Stated problem => Resume the interview transcript about wartime reputations of Hitler and Stalin, carrying it on after its final line.

Selected excerpt =>
════

LAURENCE REES: Whose reputation do you think, as an individual, was most enhanced by this conflict?

OMER BARTOV: It’s a difficult question. I can think of many people whose reputation will be remembered for other reasons. Enhanced positively, you would probably have to go to Western leaders for that, so you would end up saying, well, Roosevelt, Churchill, they both became great war leaders. But it’s hard for me to think of them as having an enhanced reputation within the context of what we’ve been talking about, because in some ways they’re irrelevant to that. Irrelevant in the sense of the war as such; obviously the United States plays an important role in equipping the Red Army and Britain is fighting an important war, clearly. But within this context I think that the competition is between Hitler and Stalin and their reputation is enhanced. Hitler becomes, as he always wanted to be, at the centre of the world stage, he is for a while the most important figure of the war and he remains so until today. So in some ways Hitler remains the major figure. If you look now at Russia, modern Russia today, not the Soviet Union, Stalin’s reputation has returned. Stalin is now celebrated in many circles and in Russia primarily because of World War Two, or rather because of the great patriotic war.

For me one of the most extraordinary experiences is going to Moscow and Kiev and seeing how there is always a series of newlywed couples who feel that they must be photographed in front of the monument to World Two, the great patriotic war, and not only in Russia but also in the Ukraine. And Stalin is seen by many Russians today as the man who saved Russia or the Soviet Union, and so in some ways these two men who were butchers, who were mass murderers, have come out as the most important figures of World War Two. Not in the perspective of America or of the British, but from the perspective of where much of the war actually was fought, won and lost.

LAURENCE REES: There’s a big controversy now about Roosevelt’s attitude towards Auschwitz and the question of whether or not Auschwitz should have been bombed. Is that something that you’ve taken a view on?

════

Available data =>
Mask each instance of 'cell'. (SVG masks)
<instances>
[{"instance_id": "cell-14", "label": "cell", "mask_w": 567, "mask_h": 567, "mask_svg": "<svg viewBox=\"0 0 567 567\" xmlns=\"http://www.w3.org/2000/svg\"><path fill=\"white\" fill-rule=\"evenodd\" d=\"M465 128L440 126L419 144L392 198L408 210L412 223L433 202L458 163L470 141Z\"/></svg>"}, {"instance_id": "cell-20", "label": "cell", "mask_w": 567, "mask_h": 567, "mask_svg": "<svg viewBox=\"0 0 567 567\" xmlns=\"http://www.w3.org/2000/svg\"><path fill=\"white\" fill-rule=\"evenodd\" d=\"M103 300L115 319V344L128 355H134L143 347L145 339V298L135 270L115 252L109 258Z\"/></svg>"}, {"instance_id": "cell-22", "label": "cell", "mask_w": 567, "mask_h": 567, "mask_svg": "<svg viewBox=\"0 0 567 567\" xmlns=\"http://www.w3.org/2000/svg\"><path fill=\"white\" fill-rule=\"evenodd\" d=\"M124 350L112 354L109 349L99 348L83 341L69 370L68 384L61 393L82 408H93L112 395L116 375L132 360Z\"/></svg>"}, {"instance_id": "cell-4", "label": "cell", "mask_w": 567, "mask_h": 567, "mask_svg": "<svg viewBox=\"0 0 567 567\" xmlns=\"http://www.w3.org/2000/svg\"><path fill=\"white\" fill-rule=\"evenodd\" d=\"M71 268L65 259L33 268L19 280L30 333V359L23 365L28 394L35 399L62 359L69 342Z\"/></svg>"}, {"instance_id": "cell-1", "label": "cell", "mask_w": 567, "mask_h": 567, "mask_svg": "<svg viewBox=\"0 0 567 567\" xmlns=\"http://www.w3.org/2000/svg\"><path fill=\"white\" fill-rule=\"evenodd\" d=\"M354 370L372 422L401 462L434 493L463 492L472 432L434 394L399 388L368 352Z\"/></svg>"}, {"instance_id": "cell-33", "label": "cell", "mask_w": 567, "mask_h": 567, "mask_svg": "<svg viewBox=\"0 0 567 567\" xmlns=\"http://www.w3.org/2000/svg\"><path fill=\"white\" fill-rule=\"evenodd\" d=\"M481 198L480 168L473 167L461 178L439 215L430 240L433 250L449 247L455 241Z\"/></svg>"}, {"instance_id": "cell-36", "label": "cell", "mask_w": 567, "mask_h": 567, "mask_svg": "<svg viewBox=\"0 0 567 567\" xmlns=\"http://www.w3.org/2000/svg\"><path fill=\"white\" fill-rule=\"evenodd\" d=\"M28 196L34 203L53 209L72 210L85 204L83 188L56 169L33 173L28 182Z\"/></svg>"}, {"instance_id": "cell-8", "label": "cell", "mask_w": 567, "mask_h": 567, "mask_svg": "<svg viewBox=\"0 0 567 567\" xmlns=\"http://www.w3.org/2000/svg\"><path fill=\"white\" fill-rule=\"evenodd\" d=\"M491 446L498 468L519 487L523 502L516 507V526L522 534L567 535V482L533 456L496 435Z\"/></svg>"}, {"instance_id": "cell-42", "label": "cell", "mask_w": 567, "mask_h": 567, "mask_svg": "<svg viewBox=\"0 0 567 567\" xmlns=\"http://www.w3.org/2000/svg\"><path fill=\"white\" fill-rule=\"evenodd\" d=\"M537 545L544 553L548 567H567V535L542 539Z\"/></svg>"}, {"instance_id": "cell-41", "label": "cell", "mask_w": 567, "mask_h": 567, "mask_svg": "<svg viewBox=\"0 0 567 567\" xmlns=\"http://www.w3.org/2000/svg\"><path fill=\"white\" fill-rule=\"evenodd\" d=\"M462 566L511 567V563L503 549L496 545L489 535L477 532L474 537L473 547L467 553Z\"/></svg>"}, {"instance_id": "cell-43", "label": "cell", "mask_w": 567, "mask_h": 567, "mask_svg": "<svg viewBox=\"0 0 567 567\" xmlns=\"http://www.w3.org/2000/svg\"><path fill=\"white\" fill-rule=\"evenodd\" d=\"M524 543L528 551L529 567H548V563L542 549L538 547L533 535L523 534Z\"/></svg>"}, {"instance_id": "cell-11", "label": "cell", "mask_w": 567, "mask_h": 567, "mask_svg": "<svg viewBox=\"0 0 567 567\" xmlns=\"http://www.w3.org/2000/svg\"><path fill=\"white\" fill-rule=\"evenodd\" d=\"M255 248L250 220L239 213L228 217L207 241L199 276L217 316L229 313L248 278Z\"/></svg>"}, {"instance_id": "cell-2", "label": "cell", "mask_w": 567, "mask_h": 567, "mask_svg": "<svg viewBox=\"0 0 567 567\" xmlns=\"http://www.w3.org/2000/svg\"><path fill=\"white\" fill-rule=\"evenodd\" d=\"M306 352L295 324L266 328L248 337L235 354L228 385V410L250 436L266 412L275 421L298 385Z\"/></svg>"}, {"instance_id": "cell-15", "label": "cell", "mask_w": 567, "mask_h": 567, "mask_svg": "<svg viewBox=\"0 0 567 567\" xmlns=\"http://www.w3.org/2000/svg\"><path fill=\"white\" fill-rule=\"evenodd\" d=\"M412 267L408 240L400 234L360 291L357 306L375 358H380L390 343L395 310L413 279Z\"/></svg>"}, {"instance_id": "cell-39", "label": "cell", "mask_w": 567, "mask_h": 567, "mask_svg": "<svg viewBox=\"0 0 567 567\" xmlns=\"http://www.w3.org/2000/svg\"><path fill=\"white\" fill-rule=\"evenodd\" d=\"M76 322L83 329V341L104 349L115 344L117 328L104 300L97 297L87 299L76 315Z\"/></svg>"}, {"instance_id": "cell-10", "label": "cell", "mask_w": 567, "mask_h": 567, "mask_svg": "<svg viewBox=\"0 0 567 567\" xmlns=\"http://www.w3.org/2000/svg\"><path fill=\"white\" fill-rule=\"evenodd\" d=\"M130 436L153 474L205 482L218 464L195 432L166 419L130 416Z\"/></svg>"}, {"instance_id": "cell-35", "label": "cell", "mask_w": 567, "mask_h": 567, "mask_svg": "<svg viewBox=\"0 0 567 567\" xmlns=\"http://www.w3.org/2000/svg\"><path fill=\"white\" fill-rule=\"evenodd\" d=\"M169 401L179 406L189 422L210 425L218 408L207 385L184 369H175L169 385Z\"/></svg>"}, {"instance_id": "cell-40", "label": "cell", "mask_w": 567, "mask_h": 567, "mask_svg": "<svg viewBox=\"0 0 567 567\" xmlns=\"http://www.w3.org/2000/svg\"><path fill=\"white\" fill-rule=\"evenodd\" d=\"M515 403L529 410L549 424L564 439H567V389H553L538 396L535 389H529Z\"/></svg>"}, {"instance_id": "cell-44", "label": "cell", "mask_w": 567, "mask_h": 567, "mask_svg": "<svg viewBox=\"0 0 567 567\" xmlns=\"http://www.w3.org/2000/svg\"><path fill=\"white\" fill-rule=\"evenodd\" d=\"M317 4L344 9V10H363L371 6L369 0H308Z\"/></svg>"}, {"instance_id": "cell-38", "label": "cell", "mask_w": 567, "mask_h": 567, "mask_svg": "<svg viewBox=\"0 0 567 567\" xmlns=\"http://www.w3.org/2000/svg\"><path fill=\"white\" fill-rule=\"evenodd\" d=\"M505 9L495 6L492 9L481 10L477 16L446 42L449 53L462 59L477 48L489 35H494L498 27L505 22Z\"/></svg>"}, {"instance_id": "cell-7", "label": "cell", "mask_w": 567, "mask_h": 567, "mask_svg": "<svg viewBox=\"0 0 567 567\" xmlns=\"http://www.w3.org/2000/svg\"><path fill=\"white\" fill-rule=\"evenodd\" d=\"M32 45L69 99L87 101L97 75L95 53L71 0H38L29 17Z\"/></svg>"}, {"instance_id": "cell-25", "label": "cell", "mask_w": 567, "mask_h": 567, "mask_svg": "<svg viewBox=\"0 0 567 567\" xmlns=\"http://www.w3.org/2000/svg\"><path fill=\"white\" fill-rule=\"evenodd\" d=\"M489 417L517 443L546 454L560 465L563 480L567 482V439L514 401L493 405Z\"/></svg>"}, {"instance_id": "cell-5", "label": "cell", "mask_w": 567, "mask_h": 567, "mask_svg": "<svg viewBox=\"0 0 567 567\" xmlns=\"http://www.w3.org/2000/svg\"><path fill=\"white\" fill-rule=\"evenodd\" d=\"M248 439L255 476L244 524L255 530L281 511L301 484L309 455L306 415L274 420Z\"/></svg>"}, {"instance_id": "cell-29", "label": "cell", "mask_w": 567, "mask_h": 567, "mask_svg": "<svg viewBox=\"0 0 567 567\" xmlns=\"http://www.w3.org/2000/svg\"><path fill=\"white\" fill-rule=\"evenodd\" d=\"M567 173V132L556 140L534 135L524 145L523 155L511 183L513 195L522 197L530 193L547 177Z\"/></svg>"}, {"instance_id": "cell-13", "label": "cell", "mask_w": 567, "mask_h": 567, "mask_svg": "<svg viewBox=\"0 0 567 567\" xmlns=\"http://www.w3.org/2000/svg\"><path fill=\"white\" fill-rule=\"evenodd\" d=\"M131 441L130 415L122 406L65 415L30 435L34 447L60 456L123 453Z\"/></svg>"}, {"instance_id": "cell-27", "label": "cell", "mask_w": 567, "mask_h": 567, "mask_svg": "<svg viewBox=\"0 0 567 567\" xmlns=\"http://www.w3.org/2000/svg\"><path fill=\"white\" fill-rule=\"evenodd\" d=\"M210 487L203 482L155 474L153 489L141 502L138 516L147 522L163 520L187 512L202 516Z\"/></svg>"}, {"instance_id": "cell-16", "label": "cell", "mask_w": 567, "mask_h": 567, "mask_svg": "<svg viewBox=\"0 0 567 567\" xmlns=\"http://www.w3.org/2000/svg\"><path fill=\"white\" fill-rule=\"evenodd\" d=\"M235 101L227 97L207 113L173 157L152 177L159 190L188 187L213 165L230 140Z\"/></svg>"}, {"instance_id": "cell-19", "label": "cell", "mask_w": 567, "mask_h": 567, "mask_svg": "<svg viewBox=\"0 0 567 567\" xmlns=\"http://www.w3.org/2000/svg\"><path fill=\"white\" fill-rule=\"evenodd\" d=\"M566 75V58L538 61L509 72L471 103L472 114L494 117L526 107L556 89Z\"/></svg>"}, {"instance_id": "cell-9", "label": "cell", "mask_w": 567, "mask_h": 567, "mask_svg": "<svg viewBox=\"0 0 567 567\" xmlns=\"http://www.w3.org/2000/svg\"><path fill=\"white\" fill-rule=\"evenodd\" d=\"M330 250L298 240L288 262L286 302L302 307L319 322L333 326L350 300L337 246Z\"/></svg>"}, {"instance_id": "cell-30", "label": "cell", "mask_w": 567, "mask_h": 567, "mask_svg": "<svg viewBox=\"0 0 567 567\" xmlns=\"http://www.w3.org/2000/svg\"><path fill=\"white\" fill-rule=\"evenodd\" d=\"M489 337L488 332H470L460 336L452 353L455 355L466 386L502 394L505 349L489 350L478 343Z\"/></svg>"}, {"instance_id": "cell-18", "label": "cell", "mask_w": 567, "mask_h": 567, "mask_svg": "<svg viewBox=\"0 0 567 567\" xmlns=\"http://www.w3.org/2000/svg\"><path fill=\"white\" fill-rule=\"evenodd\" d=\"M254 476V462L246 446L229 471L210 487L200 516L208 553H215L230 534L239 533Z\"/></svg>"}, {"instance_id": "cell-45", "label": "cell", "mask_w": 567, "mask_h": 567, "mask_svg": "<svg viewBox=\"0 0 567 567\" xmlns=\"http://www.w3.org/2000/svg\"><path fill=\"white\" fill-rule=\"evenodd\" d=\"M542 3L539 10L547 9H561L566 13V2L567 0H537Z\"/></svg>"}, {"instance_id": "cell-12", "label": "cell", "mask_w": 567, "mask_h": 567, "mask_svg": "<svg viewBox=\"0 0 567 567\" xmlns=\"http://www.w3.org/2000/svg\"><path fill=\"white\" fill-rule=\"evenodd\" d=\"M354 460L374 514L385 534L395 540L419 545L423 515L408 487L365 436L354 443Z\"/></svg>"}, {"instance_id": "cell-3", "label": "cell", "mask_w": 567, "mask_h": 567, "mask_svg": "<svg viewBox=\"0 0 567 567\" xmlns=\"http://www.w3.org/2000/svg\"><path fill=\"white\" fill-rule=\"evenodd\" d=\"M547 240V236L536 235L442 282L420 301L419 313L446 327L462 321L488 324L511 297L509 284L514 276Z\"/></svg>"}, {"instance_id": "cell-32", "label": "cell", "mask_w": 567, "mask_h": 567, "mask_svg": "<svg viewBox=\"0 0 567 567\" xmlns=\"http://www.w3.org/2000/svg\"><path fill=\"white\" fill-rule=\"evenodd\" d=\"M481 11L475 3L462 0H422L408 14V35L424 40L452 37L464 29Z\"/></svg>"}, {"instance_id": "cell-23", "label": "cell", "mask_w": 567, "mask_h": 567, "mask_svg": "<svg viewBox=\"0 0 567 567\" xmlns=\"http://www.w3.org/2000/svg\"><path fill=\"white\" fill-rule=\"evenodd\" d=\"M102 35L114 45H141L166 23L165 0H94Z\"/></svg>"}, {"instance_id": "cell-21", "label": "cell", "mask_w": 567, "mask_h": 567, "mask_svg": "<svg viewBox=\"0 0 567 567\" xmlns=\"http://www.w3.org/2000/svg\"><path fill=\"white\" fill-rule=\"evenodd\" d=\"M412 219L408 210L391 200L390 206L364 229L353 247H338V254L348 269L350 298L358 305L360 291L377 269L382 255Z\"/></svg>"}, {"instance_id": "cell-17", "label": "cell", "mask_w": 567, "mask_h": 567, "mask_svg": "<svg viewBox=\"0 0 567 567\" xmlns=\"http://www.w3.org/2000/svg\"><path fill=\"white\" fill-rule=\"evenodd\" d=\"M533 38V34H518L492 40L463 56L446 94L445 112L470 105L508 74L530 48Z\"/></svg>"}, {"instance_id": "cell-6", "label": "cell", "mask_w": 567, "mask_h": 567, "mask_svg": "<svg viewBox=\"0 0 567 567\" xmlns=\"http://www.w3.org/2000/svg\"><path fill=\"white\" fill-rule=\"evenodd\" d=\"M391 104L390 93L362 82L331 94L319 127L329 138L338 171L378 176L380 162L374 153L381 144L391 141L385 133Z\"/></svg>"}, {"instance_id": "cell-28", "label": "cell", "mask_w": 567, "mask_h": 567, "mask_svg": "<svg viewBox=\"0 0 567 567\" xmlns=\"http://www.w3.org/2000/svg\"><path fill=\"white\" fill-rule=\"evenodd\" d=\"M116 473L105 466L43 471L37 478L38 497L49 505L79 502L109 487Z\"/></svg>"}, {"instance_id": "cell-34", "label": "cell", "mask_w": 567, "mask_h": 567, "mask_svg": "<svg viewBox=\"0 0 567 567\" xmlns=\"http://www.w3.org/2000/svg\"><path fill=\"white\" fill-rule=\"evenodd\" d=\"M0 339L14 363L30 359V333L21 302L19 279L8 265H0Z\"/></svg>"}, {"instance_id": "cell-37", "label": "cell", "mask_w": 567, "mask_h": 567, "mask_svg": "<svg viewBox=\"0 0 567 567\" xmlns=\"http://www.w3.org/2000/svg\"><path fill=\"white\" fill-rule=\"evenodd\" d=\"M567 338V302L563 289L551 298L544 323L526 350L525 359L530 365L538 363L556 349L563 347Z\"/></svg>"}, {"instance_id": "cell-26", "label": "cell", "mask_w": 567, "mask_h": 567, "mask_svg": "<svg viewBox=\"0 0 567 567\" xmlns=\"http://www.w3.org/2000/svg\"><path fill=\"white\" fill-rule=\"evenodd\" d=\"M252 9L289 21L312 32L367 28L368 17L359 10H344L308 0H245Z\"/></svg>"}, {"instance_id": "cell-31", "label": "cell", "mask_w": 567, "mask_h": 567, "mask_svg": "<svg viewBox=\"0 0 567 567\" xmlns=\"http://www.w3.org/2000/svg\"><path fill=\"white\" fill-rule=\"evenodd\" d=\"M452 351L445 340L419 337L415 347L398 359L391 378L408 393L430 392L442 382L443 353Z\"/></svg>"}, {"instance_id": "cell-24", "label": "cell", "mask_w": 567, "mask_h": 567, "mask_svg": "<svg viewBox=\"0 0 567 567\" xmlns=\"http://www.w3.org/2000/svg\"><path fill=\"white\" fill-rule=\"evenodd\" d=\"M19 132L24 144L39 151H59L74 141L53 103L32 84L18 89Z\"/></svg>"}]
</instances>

════

Response below =>
OMER BARTOV: Well, you know, this is not a new debate, this has been going on now for several decades. The catchphrase for that is should Auschwitz have been bombed or not? Of course, Auschwitz was bombed but not the part of it that should have been bombed if one wanted to stop the mass extermination then of Hungarian Jewry, which was the only Jewry that could have somehow been spared, at least in part, had the gas chambers been bombed. I think regarding what is happening in ’43, ’44 the ability of the Allies to do much about it is very limited. They are fighting a very brutal war and they’re not sitting on their hands, they’re fighting and dying in large numbers. If there is, to my mind, blame, the blame is in the 1930s and the blame is when millions of people were trying to escape regimes that were saying that they would like to be rid of them. And countries like the Unites States said, well, we have no room, but the United States then had half the population that it has today, so obviously it did have some room. And Hitler at the time was saying, well, nobody wants them so we’ll take care of it. That, I think, is the point. And if you want to learn anything, any sort of lesson from all that, to me there is one important lesson, that when you can identify people who are in need, who are in danger and you just shut your eyes, close your ears and say I don’t want to know about them, then you are signing a death warrant. And the price that you would have to pay to save them is not as high as it would be five years later when you have to fight a war.